Он помолчал, ожидая вопросов, но Кольцов ни о чем не спрашивал, вспоминал свое.

— А той суматохой кое-кто сумел воспользоваться. Старшина, помню, был, вещевым складом у нас заведовал, Потушаев фамилия. Ловкач, везде успевал, и тут не растерялся. Видел я, как он кинулся к какой-то бабенке, та загородила его, а когда отошла, старшины уж не было, спрятался. После войны узнал я, что старшина этот потом в подполье ловко орудовал. Да не уберегся, расстреляли… Ну а я так босиком до Германии и дотопал, аж в сорок пятом только освободили…

— Какой он, тот старшина?

— Потушаев? Заметный. Такой щеголь с усиками.

— Так я ж его знал!…

Отчетливо, точно вчера было, вспомнился солнечный день, осенняя желтизна листвы возле памятника Тотлебену. Тогда Кольцов еще служил на своем «Червончике» — крейсере «Червона Украина», и война еще не избавила его от «флотского индюшества». Как же, какой-то пехотный франт будет указывать ему, старшине 1-й статьи?! Чуть не подрались тогда. А из-за чего спор вышел, не вспоминалось.

— Ну, вот, а говоришь — никого знакомых, образовался Кубанский.

— Живых никого.

Он еще хотел поспрашивать про этого старшину, но тут подкатился к ним какой-то невзрачный исхудавший человек с изуродованными руками, на которых были не пальцы, а что-то похожее на толстые вареные сардельки. Человек этот встал напротив и вдруг вытащил бутылку из сумки, висевшей на плече.

— Хочу помянуть… вместе с вами…

— Присаживайся, — холодно сказал Кольцов. Он бы сказал другое, поскольку сам давно завязал, — врачи запретили, — да на разноцветной колодке, приколотой к его куртке, зеленела полоска своего, севастопольца.

— А я гляжу… Дай, думаю, подойду, — обрадовано заговорил человек, усаживаясь на скамью. И представился, не подавая руки: — Манухин, пулеметчик. Камышловский овраг, а?…

В застывшем, внезапно насторожившемся взгляде Манухина Кольцов увидел свою собственную тоску по живым сослуживцам. Тоже, видать, измаялся, ищущи. Со стороны поглядеть, — как звезд в небе, ветеранов, а ближе поинтересоваться — расстояния между каждым недосягаемые. И кажется порой, что один ты живой от всего взвода, от всей роты. И никого близких на расстоянии световых лет.

— Ваню Зародова, моего дружка, не встречали? — спросил он с той же надеждой в голосе. Помолчал и сам же ответил: — Не встречали. А какой человек был, не чета нынешним сопливцам. — Он небрежно мотнул головой на скамью напротив, на которой дурачились четверо парней того возраста, в каком были они в сорок втором.

— Чего так-то? — сказал Кубанский. — Может, и они, если доведется.

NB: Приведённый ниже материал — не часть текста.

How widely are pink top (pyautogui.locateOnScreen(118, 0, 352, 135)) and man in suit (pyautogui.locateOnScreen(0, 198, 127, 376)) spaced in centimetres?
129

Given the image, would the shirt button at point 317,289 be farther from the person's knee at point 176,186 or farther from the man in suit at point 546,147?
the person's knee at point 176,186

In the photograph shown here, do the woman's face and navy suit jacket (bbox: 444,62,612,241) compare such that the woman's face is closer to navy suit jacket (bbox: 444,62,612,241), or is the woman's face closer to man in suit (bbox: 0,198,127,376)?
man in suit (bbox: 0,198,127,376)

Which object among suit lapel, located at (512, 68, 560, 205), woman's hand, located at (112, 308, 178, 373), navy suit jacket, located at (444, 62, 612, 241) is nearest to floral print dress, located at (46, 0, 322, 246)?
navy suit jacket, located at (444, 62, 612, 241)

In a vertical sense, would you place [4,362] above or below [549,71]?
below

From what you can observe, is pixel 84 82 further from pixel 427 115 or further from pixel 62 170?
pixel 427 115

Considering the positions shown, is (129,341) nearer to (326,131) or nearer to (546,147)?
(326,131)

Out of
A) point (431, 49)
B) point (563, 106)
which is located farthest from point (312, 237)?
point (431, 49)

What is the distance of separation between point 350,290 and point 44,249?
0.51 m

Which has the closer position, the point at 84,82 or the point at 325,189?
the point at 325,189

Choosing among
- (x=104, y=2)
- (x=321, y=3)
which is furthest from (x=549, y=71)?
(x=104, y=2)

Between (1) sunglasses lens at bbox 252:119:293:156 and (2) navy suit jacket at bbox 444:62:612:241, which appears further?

— Они? Да ни в жизнь. Им бы только в носу ковырять, а этим, — он высунул перед собой толстый палец, — не больно-то. — И засмеялся, как заплакал. — Ну, бог с ними. Давайте помянем, вы своих, а я своих.

В сумке у него оказались бумажные стаканчики, в которые он плеснул из бутылки, ловко, как фокусник, перехватывая ее своими культяпками.

Кольцов поднял голову, чтобы пригубить из стакана, и увидел перед собой пожилую женщину с красной повязкой на голом локте.